O Sebrae vem fazendo, desde o início da pandemia, um acompanhamento, que é a Pesquisa de Monitoramento dos Pequenos Negócios no Rio Grande do Sul. Nessa pesquisa, em que pese o fato de termos um ambiente mais propício para empreender e uma certa melhoria pós-pandemia no número de empresas, por outro lado, também há um número de empresas fechando e pessoas desistindo de ter seu negócio, por conta de uma série de dificuldades. Por exemplo, o pós-pandemia trouxe uma redução do poder de compra do consumidor. Isso é um dos principais aspectos que aparece na nossa pesquisa. Outro fator importante é a falta de clientes. Durante a pandemia, as pessoas se acostumaram a ficar mais em casa, a gastar e investir em outros meios, como os digitais, então os negócios tradicionais foram extremamente afetados. Outro fator foi o aumento dos custos em geral, como de matéria prima e insumos. Um quarto fator também seria a instabilidade econômica e política. Até bem pouco tempo atrás, a previsibilidade das questões econômicas e políticas era maior. Hoje, o cenário de bipolaridade política, instabilidade econômica, balança comercial variando, dólar subindo e descendo, traz insegurança. Tem outros fatores que aparecem em menor escala, como o endividamento do próprio negócio, taxas de juro elevadas e inflação. Esses, para mim, são fatores bastante importantes que desestimulam o processo empreendedor.
O que se pode esperar dos próximos meses para quem está começando a empreender?

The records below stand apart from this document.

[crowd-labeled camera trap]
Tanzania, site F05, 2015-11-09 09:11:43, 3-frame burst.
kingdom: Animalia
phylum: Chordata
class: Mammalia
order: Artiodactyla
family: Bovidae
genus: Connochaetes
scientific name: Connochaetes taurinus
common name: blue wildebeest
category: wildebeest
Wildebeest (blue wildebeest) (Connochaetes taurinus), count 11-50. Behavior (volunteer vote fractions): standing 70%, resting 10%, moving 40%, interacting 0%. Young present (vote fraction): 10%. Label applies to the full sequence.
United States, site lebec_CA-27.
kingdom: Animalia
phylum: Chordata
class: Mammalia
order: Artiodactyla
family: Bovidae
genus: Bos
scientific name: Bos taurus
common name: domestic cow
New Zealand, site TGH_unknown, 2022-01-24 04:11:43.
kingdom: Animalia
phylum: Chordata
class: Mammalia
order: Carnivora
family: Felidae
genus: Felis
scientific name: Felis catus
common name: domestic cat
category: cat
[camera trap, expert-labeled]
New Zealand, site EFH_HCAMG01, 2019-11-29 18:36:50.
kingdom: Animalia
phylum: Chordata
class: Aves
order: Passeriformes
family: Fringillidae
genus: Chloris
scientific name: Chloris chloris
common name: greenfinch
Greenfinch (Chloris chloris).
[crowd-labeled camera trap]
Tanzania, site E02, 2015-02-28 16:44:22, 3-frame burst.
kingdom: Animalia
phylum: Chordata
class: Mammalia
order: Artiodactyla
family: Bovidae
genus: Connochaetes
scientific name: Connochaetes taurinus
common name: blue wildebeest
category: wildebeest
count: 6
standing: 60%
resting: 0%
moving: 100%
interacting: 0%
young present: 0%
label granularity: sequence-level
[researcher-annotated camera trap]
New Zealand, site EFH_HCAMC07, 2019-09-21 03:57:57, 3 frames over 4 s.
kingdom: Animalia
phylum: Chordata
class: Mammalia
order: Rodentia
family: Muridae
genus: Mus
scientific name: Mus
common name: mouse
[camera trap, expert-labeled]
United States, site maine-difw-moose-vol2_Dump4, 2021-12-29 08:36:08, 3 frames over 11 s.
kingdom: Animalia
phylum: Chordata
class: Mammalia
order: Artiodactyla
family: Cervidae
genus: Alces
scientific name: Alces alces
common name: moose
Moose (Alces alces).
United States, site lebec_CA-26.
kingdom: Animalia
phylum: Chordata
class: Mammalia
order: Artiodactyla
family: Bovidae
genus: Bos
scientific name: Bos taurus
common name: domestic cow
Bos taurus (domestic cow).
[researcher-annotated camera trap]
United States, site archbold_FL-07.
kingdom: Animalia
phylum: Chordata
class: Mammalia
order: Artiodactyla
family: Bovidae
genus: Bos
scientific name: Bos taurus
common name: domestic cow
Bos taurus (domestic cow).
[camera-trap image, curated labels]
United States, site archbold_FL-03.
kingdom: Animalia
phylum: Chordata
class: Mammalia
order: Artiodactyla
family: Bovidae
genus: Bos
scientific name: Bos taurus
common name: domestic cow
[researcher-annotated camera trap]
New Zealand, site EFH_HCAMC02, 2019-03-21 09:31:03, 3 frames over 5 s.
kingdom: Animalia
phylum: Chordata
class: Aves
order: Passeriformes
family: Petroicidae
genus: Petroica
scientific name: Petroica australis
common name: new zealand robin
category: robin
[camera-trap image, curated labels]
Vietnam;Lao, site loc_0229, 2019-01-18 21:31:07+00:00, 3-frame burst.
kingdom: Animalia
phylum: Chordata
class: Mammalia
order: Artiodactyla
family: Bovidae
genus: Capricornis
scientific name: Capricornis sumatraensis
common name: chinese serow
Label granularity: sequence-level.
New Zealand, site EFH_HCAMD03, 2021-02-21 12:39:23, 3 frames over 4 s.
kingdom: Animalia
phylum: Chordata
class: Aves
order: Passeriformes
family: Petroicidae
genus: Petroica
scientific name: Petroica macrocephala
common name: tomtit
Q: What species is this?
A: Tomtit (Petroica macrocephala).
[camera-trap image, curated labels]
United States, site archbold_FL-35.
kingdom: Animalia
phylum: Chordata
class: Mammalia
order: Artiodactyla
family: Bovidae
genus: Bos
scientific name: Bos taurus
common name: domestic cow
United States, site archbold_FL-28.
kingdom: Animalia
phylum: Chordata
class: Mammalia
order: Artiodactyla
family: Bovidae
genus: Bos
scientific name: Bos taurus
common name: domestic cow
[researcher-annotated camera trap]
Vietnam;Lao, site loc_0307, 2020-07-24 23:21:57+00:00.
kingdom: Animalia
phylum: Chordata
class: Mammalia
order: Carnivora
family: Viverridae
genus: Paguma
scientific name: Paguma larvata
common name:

Eu esperaria, cada vez mais, uma melhoria nesses processos de registro, regulamentação e aumento do número de empresas. Para se ter ideia, aqui na nossa região sul do Rio Grande do Sul, temos três municípios entre os que têm o maior número de CNAEs de baixo risco no Brasil pela Lei de Liberdade Econômica. O Sebrae vem trabalhando para aumentar esse número. Essas são expectativas que acho bem importantes. Ao mesmo tempo em que têm alguns aspectos que impactam [negativamente], como a inflação, a instabilidade econômica e a seca, um fator que tem muito impacto na nossa região, também se tem uma perspectiva de melhoria no processo burocrático, redução de tempo e um trabalho de políticas públicas. Acho que temos um segundo semestre por vir que vai ser um balizador de como serão os próximos três anos. Esse segundo semestre vai nos dizer se a gente mantém o nível de equilíbrio, com viés de crescimento, ou vai ter alguma queda por conta desses fatores mais impactantes. Sou otimista e acho que os aspectos positivos sobrepõem os negativos. O empreendedor, no Brasil, é um guerreiro. É uma tarefa árdua e ele vai continuar sendo esse guerreiro de todas as formas.